The question is how will Moz deal with this veritable nightmare? He's become a laughing stock. "I don't care what the critics think" only works when you've got at least one of them on your side.

Sure he will be fine. Most people can't tolerate anything different. I am sure people were up in arms over e e Cummings style and Jean Genet. He is still the most interesting person on the planet unlike 99% of the people on here. You are only capable of criticism, cannot see art, and I am sure are useless.
 
Me too. Let's not forget, Bill Shakespeare's first novel was a flop and he turned out pretty good.

i dont know that much about shakespeares reception but melville whom i used to compare was also highly criticized for many of the same reasons moz is now and did not exactly meet with financial or critical success. he got popular writing half a biography about adventuring at sea, even though he couldnt support himself with the royalties generated, but when he tried to get deep with moby dick it did go so well with one critic saying "The style of his tale is in places disfigured by mad (rather than bad) English; and its catastrophe is hastily, weakly, and obscurely managed". when he kept writing they just got worse with " critical friend, who read Melville's last book, Ambiguities, between two steamboat accidents, told us that it appeared to be composed of the ravings and reveries of a madman. We were somewhat startled at the remark, but still more at learning, a few days after, that Melville was really supposed to be deranged, and that his friends were taking measures to place him under treatment. We hope one of the earliest precautions will be to keep him stringently secluded from pen and ink". today people think differently i guess though im still of the opinion that i cant stand reading him. my point being that popular reviews and all of things people initially complained about mozs novel are some of the same things that other "great" works have had to face and history changed how people saw them. i dont know if thatll be the case here but i know that a novel simple in language and matter of fact in realistic observation doesnt exactly make a great novel. it often makes a boring bland one that either entertains readers or just makes the reader feel good about being able to understand and recognize the point with little thought or imagination required. not everyone can be twain or kingsley. hell even plot subject is mostly irrelevant as great books are not made by really wanting to know what happened next but rather how its told
 
Obviously this novel is too unique and challenging for the Bandwagon Critics. I read it yesterday and was very impressed.

[Recorded data]
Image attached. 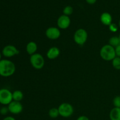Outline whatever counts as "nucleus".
Masks as SVG:
<instances>
[{
	"label": "nucleus",
	"mask_w": 120,
	"mask_h": 120,
	"mask_svg": "<svg viewBox=\"0 0 120 120\" xmlns=\"http://www.w3.org/2000/svg\"><path fill=\"white\" fill-rule=\"evenodd\" d=\"M16 67L12 61L7 59L0 60V76L8 77L12 76L15 72Z\"/></svg>",
	"instance_id": "obj_1"
},
{
	"label": "nucleus",
	"mask_w": 120,
	"mask_h": 120,
	"mask_svg": "<svg viewBox=\"0 0 120 120\" xmlns=\"http://www.w3.org/2000/svg\"><path fill=\"white\" fill-rule=\"evenodd\" d=\"M13 101L12 93L7 89H0V104L8 105Z\"/></svg>",
	"instance_id": "obj_6"
},
{
	"label": "nucleus",
	"mask_w": 120,
	"mask_h": 120,
	"mask_svg": "<svg viewBox=\"0 0 120 120\" xmlns=\"http://www.w3.org/2000/svg\"><path fill=\"white\" fill-rule=\"evenodd\" d=\"M19 51L18 49L14 45H8L5 46L3 48L2 51V54L3 56L6 57H12L15 56V55H18Z\"/></svg>",
	"instance_id": "obj_7"
},
{
	"label": "nucleus",
	"mask_w": 120,
	"mask_h": 120,
	"mask_svg": "<svg viewBox=\"0 0 120 120\" xmlns=\"http://www.w3.org/2000/svg\"><path fill=\"white\" fill-rule=\"evenodd\" d=\"M74 41L79 45H83L88 38L87 32L83 28H80L74 34Z\"/></svg>",
	"instance_id": "obj_4"
},
{
	"label": "nucleus",
	"mask_w": 120,
	"mask_h": 120,
	"mask_svg": "<svg viewBox=\"0 0 120 120\" xmlns=\"http://www.w3.org/2000/svg\"><path fill=\"white\" fill-rule=\"evenodd\" d=\"M101 22L105 26H110L112 23V16L108 12H104L101 15Z\"/></svg>",
	"instance_id": "obj_12"
},
{
	"label": "nucleus",
	"mask_w": 120,
	"mask_h": 120,
	"mask_svg": "<svg viewBox=\"0 0 120 120\" xmlns=\"http://www.w3.org/2000/svg\"><path fill=\"white\" fill-rule=\"evenodd\" d=\"M112 103L114 107L120 108V96H118L115 97L112 101Z\"/></svg>",
	"instance_id": "obj_20"
},
{
	"label": "nucleus",
	"mask_w": 120,
	"mask_h": 120,
	"mask_svg": "<svg viewBox=\"0 0 120 120\" xmlns=\"http://www.w3.org/2000/svg\"><path fill=\"white\" fill-rule=\"evenodd\" d=\"M46 36L48 39L51 40H56L59 38L61 33L59 28L52 26L49 27L46 30Z\"/></svg>",
	"instance_id": "obj_8"
},
{
	"label": "nucleus",
	"mask_w": 120,
	"mask_h": 120,
	"mask_svg": "<svg viewBox=\"0 0 120 120\" xmlns=\"http://www.w3.org/2000/svg\"><path fill=\"white\" fill-rule=\"evenodd\" d=\"M86 1L89 4H94V3H96L97 0H86Z\"/></svg>",
	"instance_id": "obj_25"
},
{
	"label": "nucleus",
	"mask_w": 120,
	"mask_h": 120,
	"mask_svg": "<svg viewBox=\"0 0 120 120\" xmlns=\"http://www.w3.org/2000/svg\"><path fill=\"white\" fill-rule=\"evenodd\" d=\"M23 98V94L21 90H15L12 93L13 101L21 102Z\"/></svg>",
	"instance_id": "obj_15"
},
{
	"label": "nucleus",
	"mask_w": 120,
	"mask_h": 120,
	"mask_svg": "<svg viewBox=\"0 0 120 120\" xmlns=\"http://www.w3.org/2000/svg\"><path fill=\"white\" fill-rule=\"evenodd\" d=\"M8 112H9L8 107H2V109L0 110V113L2 115L7 114Z\"/></svg>",
	"instance_id": "obj_22"
},
{
	"label": "nucleus",
	"mask_w": 120,
	"mask_h": 120,
	"mask_svg": "<svg viewBox=\"0 0 120 120\" xmlns=\"http://www.w3.org/2000/svg\"><path fill=\"white\" fill-rule=\"evenodd\" d=\"M63 15L69 16V15H71L72 13L73 12V8L71 6H67V7H66L65 8L63 9Z\"/></svg>",
	"instance_id": "obj_19"
},
{
	"label": "nucleus",
	"mask_w": 120,
	"mask_h": 120,
	"mask_svg": "<svg viewBox=\"0 0 120 120\" xmlns=\"http://www.w3.org/2000/svg\"><path fill=\"white\" fill-rule=\"evenodd\" d=\"M37 50L38 45L35 42L30 41V42H29L26 45V51L30 56L34 55V54L36 53Z\"/></svg>",
	"instance_id": "obj_13"
},
{
	"label": "nucleus",
	"mask_w": 120,
	"mask_h": 120,
	"mask_svg": "<svg viewBox=\"0 0 120 120\" xmlns=\"http://www.w3.org/2000/svg\"><path fill=\"white\" fill-rule=\"evenodd\" d=\"M8 108L9 112L13 114H19L23 111V105L19 101H12L8 104Z\"/></svg>",
	"instance_id": "obj_9"
},
{
	"label": "nucleus",
	"mask_w": 120,
	"mask_h": 120,
	"mask_svg": "<svg viewBox=\"0 0 120 120\" xmlns=\"http://www.w3.org/2000/svg\"><path fill=\"white\" fill-rule=\"evenodd\" d=\"M29 60L32 66L36 70L42 69L45 65V59L40 53H36L31 55Z\"/></svg>",
	"instance_id": "obj_3"
},
{
	"label": "nucleus",
	"mask_w": 120,
	"mask_h": 120,
	"mask_svg": "<svg viewBox=\"0 0 120 120\" xmlns=\"http://www.w3.org/2000/svg\"><path fill=\"white\" fill-rule=\"evenodd\" d=\"M76 120H89V118H88L87 117H86V116H80L79 117H78L77 119Z\"/></svg>",
	"instance_id": "obj_24"
},
{
	"label": "nucleus",
	"mask_w": 120,
	"mask_h": 120,
	"mask_svg": "<svg viewBox=\"0 0 120 120\" xmlns=\"http://www.w3.org/2000/svg\"><path fill=\"white\" fill-rule=\"evenodd\" d=\"M49 116L52 118H56L60 116L58 108H52L50 109L49 111Z\"/></svg>",
	"instance_id": "obj_17"
},
{
	"label": "nucleus",
	"mask_w": 120,
	"mask_h": 120,
	"mask_svg": "<svg viewBox=\"0 0 120 120\" xmlns=\"http://www.w3.org/2000/svg\"><path fill=\"white\" fill-rule=\"evenodd\" d=\"M101 57L105 61H112L116 57L115 48L109 44L105 45L100 49Z\"/></svg>",
	"instance_id": "obj_2"
},
{
	"label": "nucleus",
	"mask_w": 120,
	"mask_h": 120,
	"mask_svg": "<svg viewBox=\"0 0 120 120\" xmlns=\"http://www.w3.org/2000/svg\"><path fill=\"white\" fill-rule=\"evenodd\" d=\"M118 38H119V39H120V34L119 36H118Z\"/></svg>",
	"instance_id": "obj_29"
},
{
	"label": "nucleus",
	"mask_w": 120,
	"mask_h": 120,
	"mask_svg": "<svg viewBox=\"0 0 120 120\" xmlns=\"http://www.w3.org/2000/svg\"><path fill=\"white\" fill-rule=\"evenodd\" d=\"M70 19L69 16L65 15H62L59 16L57 19V26L60 29H68L70 25Z\"/></svg>",
	"instance_id": "obj_10"
},
{
	"label": "nucleus",
	"mask_w": 120,
	"mask_h": 120,
	"mask_svg": "<svg viewBox=\"0 0 120 120\" xmlns=\"http://www.w3.org/2000/svg\"><path fill=\"white\" fill-rule=\"evenodd\" d=\"M110 118L111 120H120V108L114 107L111 110Z\"/></svg>",
	"instance_id": "obj_14"
},
{
	"label": "nucleus",
	"mask_w": 120,
	"mask_h": 120,
	"mask_svg": "<svg viewBox=\"0 0 120 120\" xmlns=\"http://www.w3.org/2000/svg\"><path fill=\"white\" fill-rule=\"evenodd\" d=\"M60 54V50L58 48L53 46L50 48L46 53V56L49 59L53 60L57 58Z\"/></svg>",
	"instance_id": "obj_11"
},
{
	"label": "nucleus",
	"mask_w": 120,
	"mask_h": 120,
	"mask_svg": "<svg viewBox=\"0 0 120 120\" xmlns=\"http://www.w3.org/2000/svg\"><path fill=\"white\" fill-rule=\"evenodd\" d=\"M59 112L60 116L64 118H68L73 114L74 109L71 104L68 103H63L59 106Z\"/></svg>",
	"instance_id": "obj_5"
},
{
	"label": "nucleus",
	"mask_w": 120,
	"mask_h": 120,
	"mask_svg": "<svg viewBox=\"0 0 120 120\" xmlns=\"http://www.w3.org/2000/svg\"><path fill=\"white\" fill-rule=\"evenodd\" d=\"M109 45L111 46L116 48L120 45V41L118 36H112L109 39Z\"/></svg>",
	"instance_id": "obj_16"
},
{
	"label": "nucleus",
	"mask_w": 120,
	"mask_h": 120,
	"mask_svg": "<svg viewBox=\"0 0 120 120\" xmlns=\"http://www.w3.org/2000/svg\"><path fill=\"white\" fill-rule=\"evenodd\" d=\"M118 25H119V27L120 28V20L119 21V23H118Z\"/></svg>",
	"instance_id": "obj_28"
},
{
	"label": "nucleus",
	"mask_w": 120,
	"mask_h": 120,
	"mask_svg": "<svg viewBox=\"0 0 120 120\" xmlns=\"http://www.w3.org/2000/svg\"><path fill=\"white\" fill-rule=\"evenodd\" d=\"M109 29L111 30V32H117L118 30V26H117V25L115 24V23H111L110 26H109Z\"/></svg>",
	"instance_id": "obj_21"
},
{
	"label": "nucleus",
	"mask_w": 120,
	"mask_h": 120,
	"mask_svg": "<svg viewBox=\"0 0 120 120\" xmlns=\"http://www.w3.org/2000/svg\"><path fill=\"white\" fill-rule=\"evenodd\" d=\"M115 52H116V56L120 57V45L115 48Z\"/></svg>",
	"instance_id": "obj_23"
},
{
	"label": "nucleus",
	"mask_w": 120,
	"mask_h": 120,
	"mask_svg": "<svg viewBox=\"0 0 120 120\" xmlns=\"http://www.w3.org/2000/svg\"><path fill=\"white\" fill-rule=\"evenodd\" d=\"M3 120H16L15 119V118L12 117H11V116H8V117H6L5 118H4Z\"/></svg>",
	"instance_id": "obj_26"
},
{
	"label": "nucleus",
	"mask_w": 120,
	"mask_h": 120,
	"mask_svg": "<svg viewBox=\"0 0 120 120\" xmlns=\"http://www.w3.org/2000/svg\"><path fill=\"white\" fill-rule=\"evenodd\" d=\"M1 57H2V55H1V53L0 52V60H1Z\"/></svg>",
	"instance_id": "obj_27"
},
{
	"label": "nucleus",
	"mask_w": 120,
	"mask_h": 120,
	"mask_svg": "<svg viewBox=\"0 0 120 120\" xmlns=\"http://www.w3.org/2000/svg\"><path fill=\"white\" fill-rule=\"evenodd\" d=\"M112 65L116 70H120V57L116 56L112 60Z\"/></svg>",
	"instance_id": "obj_18"
}]
</instances>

* Task
In the comment thread about Moz's novel, why does one commenter bring up Melville? Answer in one to three sentences. This microscopy material has nothing to do with the comment thread about Moz's novel.

* Task result
The commenter says Melville was heavily criticized for many of the same reasons Moz is now. The point is that the complaints about Moz's novel are ones other "great" works have also faced, and history changed how people saw those works.